Corpo sano, mente sana e bons negócios

Houve um tempo em que o importante era competir, não vencer – como pregava o Barão de Coupertin. Houve um tempo em que a palavra de ordem dizia que o importante era vencer – custe o que custar, dizia Adolf Hitler nas Olimpíadas de Berlim, em 1936.

Assim que terminou a II Guerra Mundial, em dezembro de 1945 o escritor George Orwell analisou o futebol naqueles dias de pós-guerra, espantado em ouvir dizer que o esporte criava boa vontade entre nações. Com o título de “O espírito esportivo”, no artigo ele achava que se as pessoas comuns do mundo pudessem se encontrar num jogo de futebol, não teriam nenhuma inclinação para se encontrar no campo de batalha.
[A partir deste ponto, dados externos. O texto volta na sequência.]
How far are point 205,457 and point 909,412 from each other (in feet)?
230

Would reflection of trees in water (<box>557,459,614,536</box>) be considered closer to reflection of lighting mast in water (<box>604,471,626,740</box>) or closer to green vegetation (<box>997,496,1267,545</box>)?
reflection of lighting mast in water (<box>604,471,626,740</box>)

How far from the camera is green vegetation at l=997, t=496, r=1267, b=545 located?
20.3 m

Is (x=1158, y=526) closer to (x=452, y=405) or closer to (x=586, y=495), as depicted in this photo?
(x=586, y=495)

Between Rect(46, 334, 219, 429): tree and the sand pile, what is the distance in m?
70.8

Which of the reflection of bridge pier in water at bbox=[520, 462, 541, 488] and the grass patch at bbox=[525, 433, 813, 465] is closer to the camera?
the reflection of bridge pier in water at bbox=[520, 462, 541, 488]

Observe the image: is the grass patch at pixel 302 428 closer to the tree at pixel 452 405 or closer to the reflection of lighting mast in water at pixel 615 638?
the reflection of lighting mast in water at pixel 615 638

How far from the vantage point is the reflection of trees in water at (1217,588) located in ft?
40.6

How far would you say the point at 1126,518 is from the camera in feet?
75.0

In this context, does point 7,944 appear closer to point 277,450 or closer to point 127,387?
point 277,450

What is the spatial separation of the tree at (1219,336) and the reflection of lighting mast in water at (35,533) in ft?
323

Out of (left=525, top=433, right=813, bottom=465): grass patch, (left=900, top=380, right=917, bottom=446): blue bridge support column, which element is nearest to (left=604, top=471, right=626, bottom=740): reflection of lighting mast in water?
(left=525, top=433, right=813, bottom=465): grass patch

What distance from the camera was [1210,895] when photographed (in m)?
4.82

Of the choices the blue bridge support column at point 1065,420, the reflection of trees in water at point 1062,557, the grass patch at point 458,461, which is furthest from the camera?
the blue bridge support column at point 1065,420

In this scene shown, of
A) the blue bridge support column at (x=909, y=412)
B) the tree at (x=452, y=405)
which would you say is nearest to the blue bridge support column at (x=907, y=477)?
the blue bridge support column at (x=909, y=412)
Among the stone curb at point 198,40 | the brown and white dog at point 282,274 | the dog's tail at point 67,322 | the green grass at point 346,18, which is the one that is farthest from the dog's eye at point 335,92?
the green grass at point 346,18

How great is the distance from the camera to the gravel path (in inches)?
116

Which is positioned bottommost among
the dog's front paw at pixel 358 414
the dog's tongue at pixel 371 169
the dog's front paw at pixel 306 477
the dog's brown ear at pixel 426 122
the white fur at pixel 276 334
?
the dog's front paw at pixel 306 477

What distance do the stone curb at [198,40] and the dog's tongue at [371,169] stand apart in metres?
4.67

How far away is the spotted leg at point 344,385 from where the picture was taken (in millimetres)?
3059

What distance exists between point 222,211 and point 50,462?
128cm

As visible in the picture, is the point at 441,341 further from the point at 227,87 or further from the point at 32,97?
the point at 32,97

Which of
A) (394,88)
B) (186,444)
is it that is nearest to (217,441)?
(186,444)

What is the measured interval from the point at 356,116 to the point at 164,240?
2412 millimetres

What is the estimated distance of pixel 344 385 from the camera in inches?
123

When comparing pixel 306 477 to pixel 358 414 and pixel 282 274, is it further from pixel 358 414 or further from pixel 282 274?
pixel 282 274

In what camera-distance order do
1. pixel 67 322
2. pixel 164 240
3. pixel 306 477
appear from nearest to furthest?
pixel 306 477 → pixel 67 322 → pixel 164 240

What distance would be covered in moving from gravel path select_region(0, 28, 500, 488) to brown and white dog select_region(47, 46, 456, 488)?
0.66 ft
Vendo que naquela época jogava-se para ganhar, e o jogo fazia pouco sentido se todos não fizessem o máximo para vencer, o escritor que antevia o indivíduo num mundo crescentemente massificado (“1984” e “A revolução dos bichos”) achava que até no futebol o espírito de luta tinha vencido o espírito esportivo:

“Se quiséssemos aumentar o vasto fundo de má vontade existente no mundo neste momento, dificilmente poderíamos fazer melhor do que promover uma série de jogos de futebol entre judeus e árabes, alemães e tchecos, indianos e britânicos, russos e poloneses, e italianos e iugoslavos, em que cada jogo seria assistido por mais uma plateia mista de 100 mil espectadores. É claro que não estou sugerindo que o esporte é uma das principais causas da rivalidade internacional; penso que o esporte em grande escala é apenas mais um efeito das causas que produziram o nacionalismo. Ainda assim, tornamos as coisas piores por mandar um time de onze homens, rotulados de campeões nacionais, lutar contra um time rival e deixar que todos os envolvidos sintam que a nação que for derrotada vai perder a dignidade”.

Setenta e dois anos depois, contando com a queda do Muro de Berlim, estamos assistindo, no leste europeu, jogos entre nações sendo transmitidos para milhões de espectadores, tendo como cenário a Polônia e a Ucrânia, dois dos países que mais sofreram na história da humanidade. Nesta Eurocopa, desde já a vitória é da União Europeia, mesmo com o euro fazendo feio nas bilheterias. No entanto, os grandes vencedores não vestem a camisa de ninguém, apenas vendem suas camisas. Com todo o respeito ao Barão de Coupertin, o importante não é competir, o fundamental é faturar.

Para nossa sorte, pelo menos no esporte as piores premonições de George Orwell não se concretizaram. No entanto, neste admirável mundo novo poderia ser dele a nova inscrição junto aos louros da vitória: “Corpo sano, mente sana e bons negócios”.